Collected data:
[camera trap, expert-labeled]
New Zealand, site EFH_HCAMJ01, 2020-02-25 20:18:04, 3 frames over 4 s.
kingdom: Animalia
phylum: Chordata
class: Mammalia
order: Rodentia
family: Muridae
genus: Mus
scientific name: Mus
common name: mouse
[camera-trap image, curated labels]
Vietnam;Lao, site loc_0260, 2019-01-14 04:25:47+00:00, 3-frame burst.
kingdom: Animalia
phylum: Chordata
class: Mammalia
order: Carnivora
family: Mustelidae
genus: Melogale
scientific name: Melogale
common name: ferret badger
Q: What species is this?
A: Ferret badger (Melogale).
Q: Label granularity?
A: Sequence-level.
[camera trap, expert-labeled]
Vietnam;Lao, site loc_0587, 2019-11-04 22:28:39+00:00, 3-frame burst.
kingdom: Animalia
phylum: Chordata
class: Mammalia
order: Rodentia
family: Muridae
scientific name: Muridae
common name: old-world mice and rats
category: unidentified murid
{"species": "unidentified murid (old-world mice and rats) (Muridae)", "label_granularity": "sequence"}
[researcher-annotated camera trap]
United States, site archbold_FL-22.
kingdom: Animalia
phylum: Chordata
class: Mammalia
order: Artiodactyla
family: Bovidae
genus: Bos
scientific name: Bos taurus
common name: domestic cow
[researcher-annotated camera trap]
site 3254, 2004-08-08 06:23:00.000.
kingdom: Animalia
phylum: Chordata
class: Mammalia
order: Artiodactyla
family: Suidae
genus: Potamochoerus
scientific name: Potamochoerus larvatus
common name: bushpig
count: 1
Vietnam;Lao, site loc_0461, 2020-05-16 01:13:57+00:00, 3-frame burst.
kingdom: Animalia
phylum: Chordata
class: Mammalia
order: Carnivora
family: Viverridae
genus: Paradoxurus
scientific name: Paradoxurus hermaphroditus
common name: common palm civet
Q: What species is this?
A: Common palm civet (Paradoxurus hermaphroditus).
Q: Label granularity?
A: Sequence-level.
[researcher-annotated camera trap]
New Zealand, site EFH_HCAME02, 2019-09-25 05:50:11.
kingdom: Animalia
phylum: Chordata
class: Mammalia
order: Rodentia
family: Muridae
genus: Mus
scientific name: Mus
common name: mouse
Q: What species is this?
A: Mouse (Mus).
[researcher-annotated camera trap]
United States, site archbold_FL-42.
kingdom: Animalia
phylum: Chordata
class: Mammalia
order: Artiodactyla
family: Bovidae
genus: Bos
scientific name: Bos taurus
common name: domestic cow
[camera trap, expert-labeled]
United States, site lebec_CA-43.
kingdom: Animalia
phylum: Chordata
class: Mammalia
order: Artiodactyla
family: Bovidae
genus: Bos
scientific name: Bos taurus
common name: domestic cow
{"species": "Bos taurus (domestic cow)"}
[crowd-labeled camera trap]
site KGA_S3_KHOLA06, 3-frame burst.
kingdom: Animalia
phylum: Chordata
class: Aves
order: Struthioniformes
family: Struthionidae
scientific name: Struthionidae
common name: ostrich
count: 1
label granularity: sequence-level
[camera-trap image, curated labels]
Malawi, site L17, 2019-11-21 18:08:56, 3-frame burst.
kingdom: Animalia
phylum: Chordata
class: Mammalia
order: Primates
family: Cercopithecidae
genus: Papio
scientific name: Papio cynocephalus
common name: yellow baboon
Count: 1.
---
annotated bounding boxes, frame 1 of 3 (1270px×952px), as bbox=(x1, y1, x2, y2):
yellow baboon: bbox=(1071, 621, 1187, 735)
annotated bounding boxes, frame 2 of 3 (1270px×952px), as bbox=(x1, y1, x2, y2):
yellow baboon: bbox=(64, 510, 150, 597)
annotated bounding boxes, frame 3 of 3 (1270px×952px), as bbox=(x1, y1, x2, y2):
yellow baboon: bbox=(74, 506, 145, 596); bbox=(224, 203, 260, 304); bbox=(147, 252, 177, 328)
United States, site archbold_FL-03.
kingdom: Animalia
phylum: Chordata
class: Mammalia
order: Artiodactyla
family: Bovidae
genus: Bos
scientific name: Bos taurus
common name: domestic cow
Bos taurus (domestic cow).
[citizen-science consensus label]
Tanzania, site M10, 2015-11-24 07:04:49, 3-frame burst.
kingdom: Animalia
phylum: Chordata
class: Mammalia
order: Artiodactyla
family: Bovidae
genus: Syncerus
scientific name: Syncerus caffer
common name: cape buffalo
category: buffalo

● WORK TO COMPLETE:
The lines needed are the ones from the first line of the entries through the line that contains "Vietnam;Lao, site loc_0587, 2019-11-04", given again without any change.

● RESULT BELOW:
[camera trap, expert-labeled]
New Zealand, site EFH_HCAMJ01, 2020-02-25 20:18:04, 3 frames over 4 s.
kingdom: Animalia
phylum: Chordata
class: Mammalia
order: Rodentia
family: Muridae
genus: Mus
scientific name: Mus
common name: mouse
[camera-trap image, curated labels]
Vietnam;Lao, site loc_0260, 2019-01-14 04:25:47+00:00, 3-frame burst.
kingdom: Animalia
phylum: Chordata
class: Mammalia
order: Carnivora
family: Mustelidae
genus: Melogale
scientific name: Melogale
common name: ferret badger
Q: What species is this?
A: Ferret badger (Melogale).
Q: Label granularity?
A: Sequence-level.
[camera trap, expert-labeled]
Vietnam;Lao, site loc_0587, 2019-11-04 22:28:39+00:00, 3-frame burst.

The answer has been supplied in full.